Database indexes
What are database indexes? If you’re building web apps powered by a relational database, you should know.
A database index is a data structure in the database which improves the speed of operations (typically row lookups) on a database table, or across tables. Think of them like the index in the back of a book. If you’re reading a book about the Wu Tang Clan and you want to find all the Method Man references, it’d be a lot easier to flip to the index and find “Method Man”, then open up directly to all those pages numbers (as opposed to scanning every page of the book for the words “Method Man”), wouldn’t it?
Well that’s basically how database indexes work. Assuming you have an indexed
users.id
column on your users table, when you query a database with…
SELECT name FROM users WHERE id = 1
…the database can find that row very quickly, rather than having to scan through every row in the table and check whether it’s “id” value is equal to 1.
So, in a typical rails application, what things should you index?
Primary keys
Most SQL databases with the
concept of a primary key will automatically create an index on the primary key
column when it exists. In Rails, this is typically the “id” column in a table,
and because Rails tells the DB that it’s a primary key, you’ll get the index
“for free”, created by the database. This is very important for a “show view”
like /users/1, for example. The request comes in, and the query to “find user
with id equal to 1” occurs very quickly because the users.id
column is
indexed.
Best practice: index every primary key
Foreign keys
Now what if that user has_many comments? In Rails, you most likely have a
user_id column in your comments table, which the Comment
model will use to
determine the user that it belongs to. You should have an index on every
foreign key column. When you make a page like /users/1/comments, two things
need to happen. First, we lookup the user with id equal to 1. Assuming we’ve
indexed primary keys, this will be fast. Second, we want to find all comments
that belong to this user. If we’ve indexed comments.user_id
, this will be
fast too.
We’ve actually taken this to a “policy” point where we try to avoid ever naming
a column with an _id
suffix, unless it is an integer foreign key column that
needs to be indexed.
Best practice: index every foreign key column
Columns used by to_param
Let’s say you’ve got indexes in place on users.id
and comments.user_id
, but
then a request comes in to make “pretty urls” on these pages. Ok, no problem.
We add a users.keyword
column to users, and allow users to specify a username
with their account. Now we can make requests to urls like
/users/matt/comments
, and see all comments by that user. Well, same situation
as before, we need to do a find, but this time we’re matching against the
‘keyword’ column and not the ‘id’ column, so this needs to be indexed.
Best practice: index every column used in a WHERE clause
Composite keys on join models
What if multiple users could write one comment together, and we needed to store
a timestamp to know when each of them last edited the comment? We could
introduce a Commentary
join model, which would connect users to comments. This
model would have a user_id
and comment_id
column, along with a
last_edited_at
timestamp, or something.
In this case, there should be a composite index (an index across multiple
columns, basically) on the (user_id
, comment_id
) combination on this join
model. That way, when we run a query to find all comments that a certain user
has been an editor on, we can quickly those comments through the join table.
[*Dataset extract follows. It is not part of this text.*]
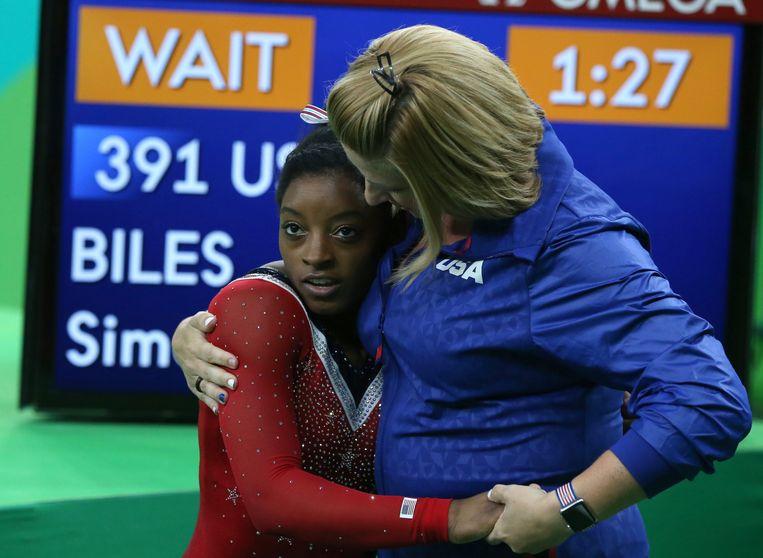 Simon Biles (l) uit de VS wordt omarmd door haar coach Aimee Boorman na deelname aan de finale van de Olympische Spelen van Rio 2016. Beeld EPA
Best practice: index composite keys on join models
State columns
What if comments can be in “Draft” (not done yet), “Submitted” (done, awaiting approval), “Published” (approved) or “Unpublished” (approved then taken down) states? We’re most likely going to have an interface for users which shows “all of your draft comments” so that they can resume working on them, and “all your submitted comments” so they can review their past wisdom.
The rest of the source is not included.